For additional information related to crown and
root fractures in the permanent dentition, the reader is referred to the
MetLife Quality Resource Guide entitled, Traumatic Injuries and Tooth
Fractures, 2nd Edition. Displaced Teeth
The first principle in the management of a
displaced tooth that remains in the socket is to reposition the tooth into
its normal position. This is followed by the placement of a passive
semi-rigid, composite bonded wire splint for 7 to 10 days. Meticulous home
care is essential and the use of 0.2% chlorhexidine gluconate is beneficial.
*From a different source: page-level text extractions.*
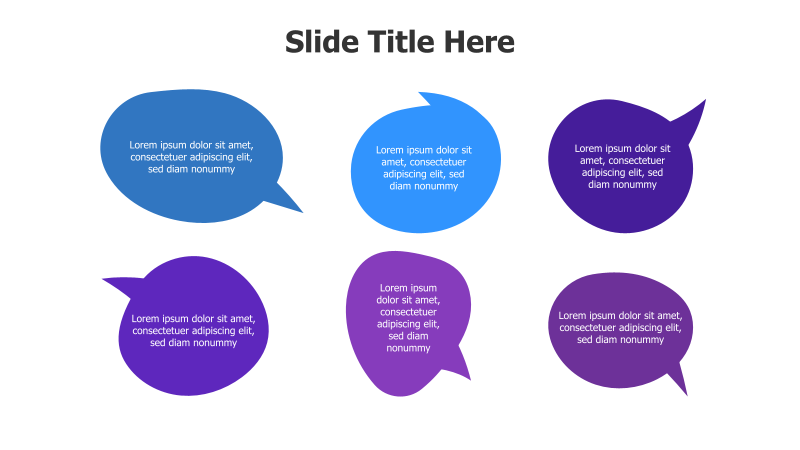 Slide Title Here

Lorem ipsum dolor sit amet, consectetuer adipiscing elit, sed diam nonummy

Lorem ipsum dolor sit amet, consectetuer adipiscing elit, sed diam nonummy

Lorem ipsum dolor sit amet, consectetuer adipiscing elit, sed diam nonummy

Lorem ipsum dolor sit amet, consectetuer adipiscing elit, sed diam nonummy

Lorem ipsum dolor sit amet, consectetuer adipiscing elit, sed diam nonummy

Lorem ipsum dolor sit amet, consectetuer adipiscing elit, sed diam nonummy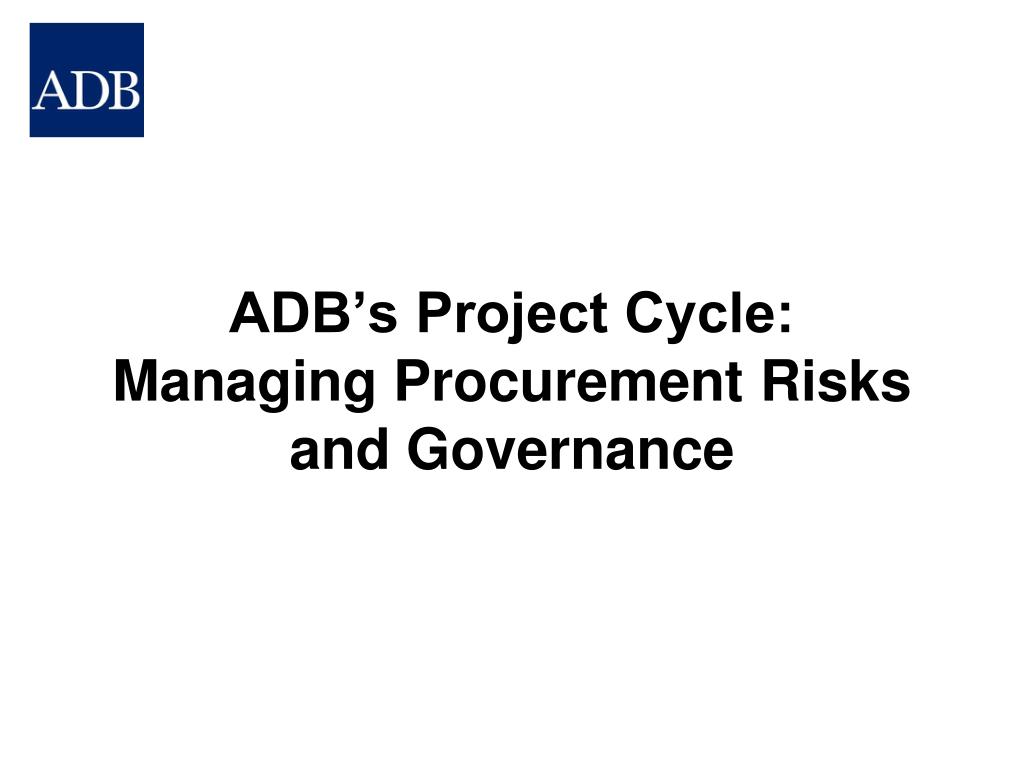 ADB

ADB's Project Cycle:
Managing Procurement Risks
and Governance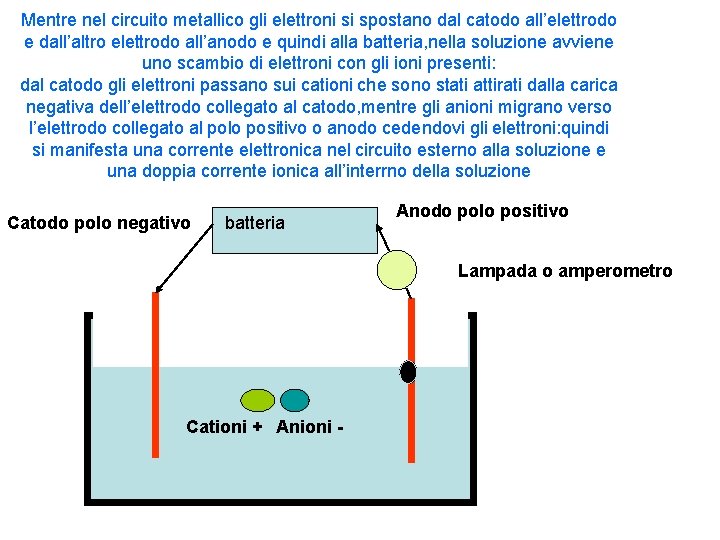 Mentre nel circuito metallico gli elettroni si spostano dal catodo all'elettrodo e dall'altro elettrodo all'anodo e quindi alla batteria,nella soluzione avviene uno scambio di elettroni con gli ioni presenti:
dal catodo gli elettroni passano sui cationi che sono stati attirati dalla carica negativa dell'elettrodo collegato al catodo,mentre gli anioni migrano verso l'elettrodo collegato al polo positivo o anodo cedendovi gli elettroni:quindi si manifesta una corrente elettronica nel circuito esterno alla soluzione e una doppia corrente ionica all'interrno della soluzione

Catodo polo negativo

batteria

Anodo polo positivo

Lampada o amperometro

Cationi + Anioni -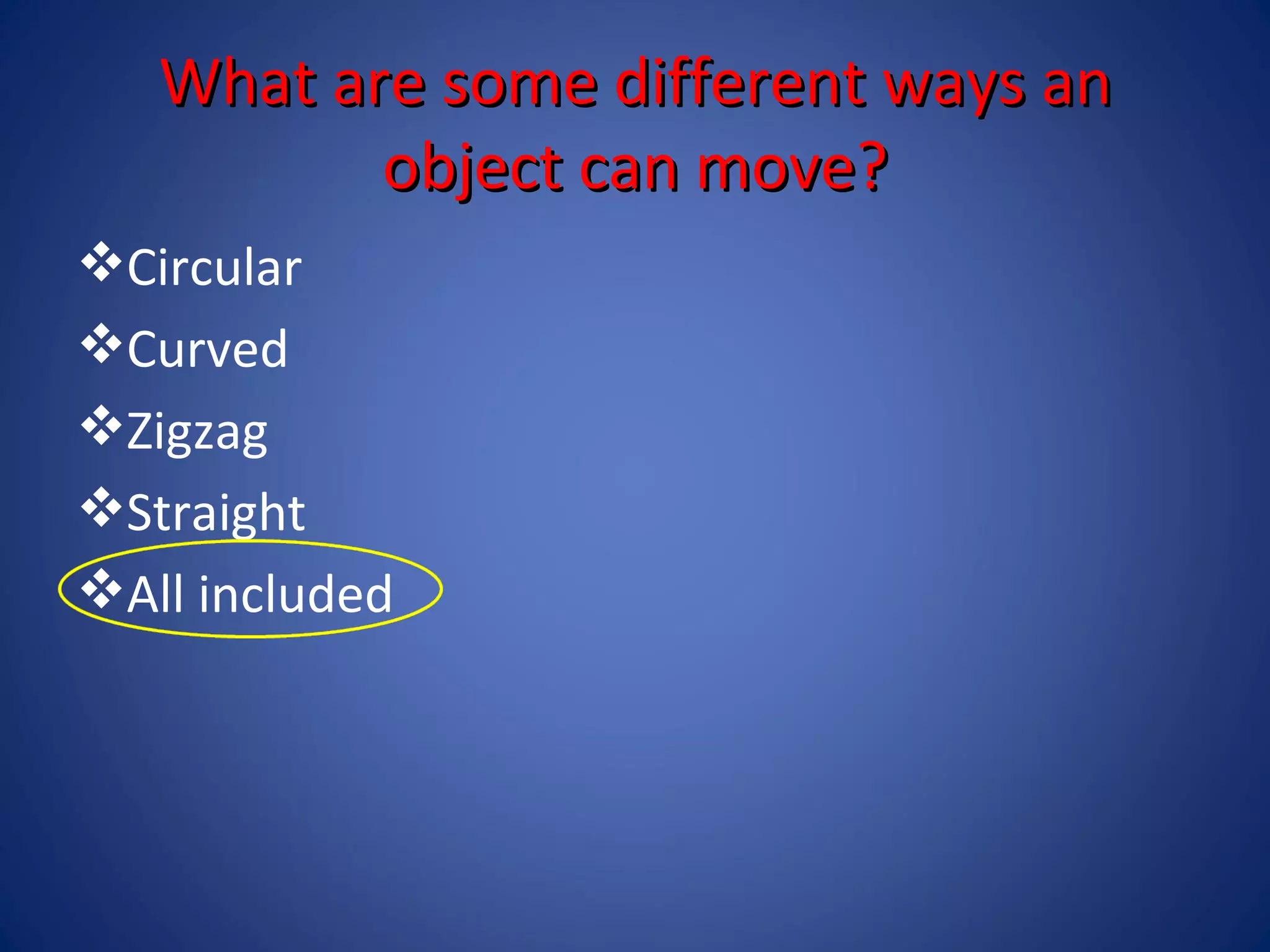 What are some different ways an object can move?

❖Circular
❖Curved
❖Zigzag
❖Straight
❖All included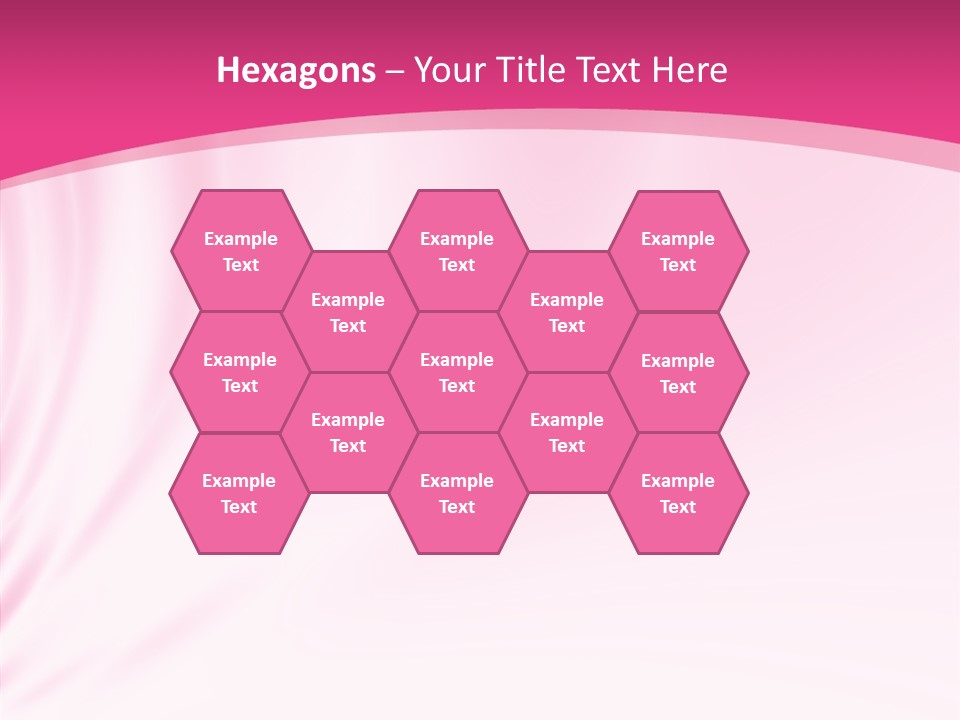 Hexagons – Your Title Text Here

Example Text

Example Text

Example Text

Example Text

Example Text

Example Text

Example Text

Example Text

Example Text

Example Text

Example Text

Example Text

Example Text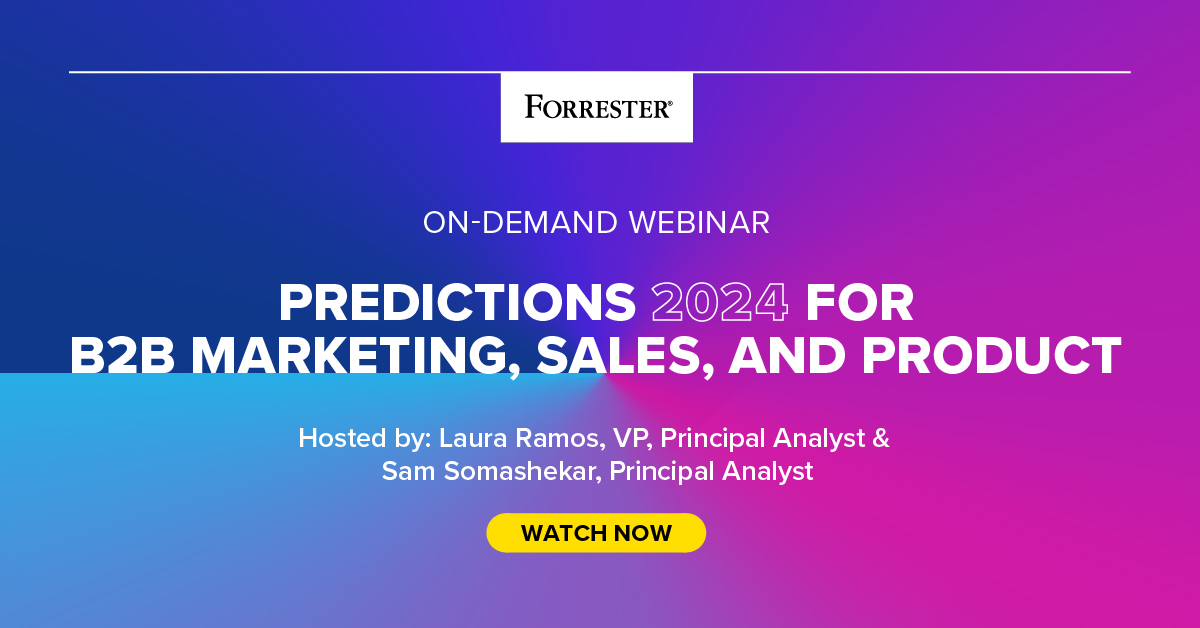 FORRESTER®

ON-DEMAND WEBINAR

PREDICTIONS 2024 FOR B2B MARKETING, SALES, AND PRODUCT

Hosted by: Laura Ramos, VP, Principal Analyst & Sam Somashekar, Principal Analyst

WATCH NOW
Particular note should be taken for any radiographic signs of external root
resorption. If resorption develops or if the tooth becomes symptomatic, root
canal therapy is recommended. For avulsed (exarticulated) teeth the best recommendation is to reinsert the tooth back into the socket as soon as possible. The tooth should be handled carefully by the crown only to avoid additional damage to the PDL tissues that remain on the root surface. If debris is observed on the root or PDL, it should be removed gently with a stream of liquid such as water, milk or Hank’s balanced saline solution. The root or PDL must not be scraped in any manner. Following reinsertion of the tooth back into the socket, the patient should be asked to bite down gently on gauze and transported to the dental office for splint placement.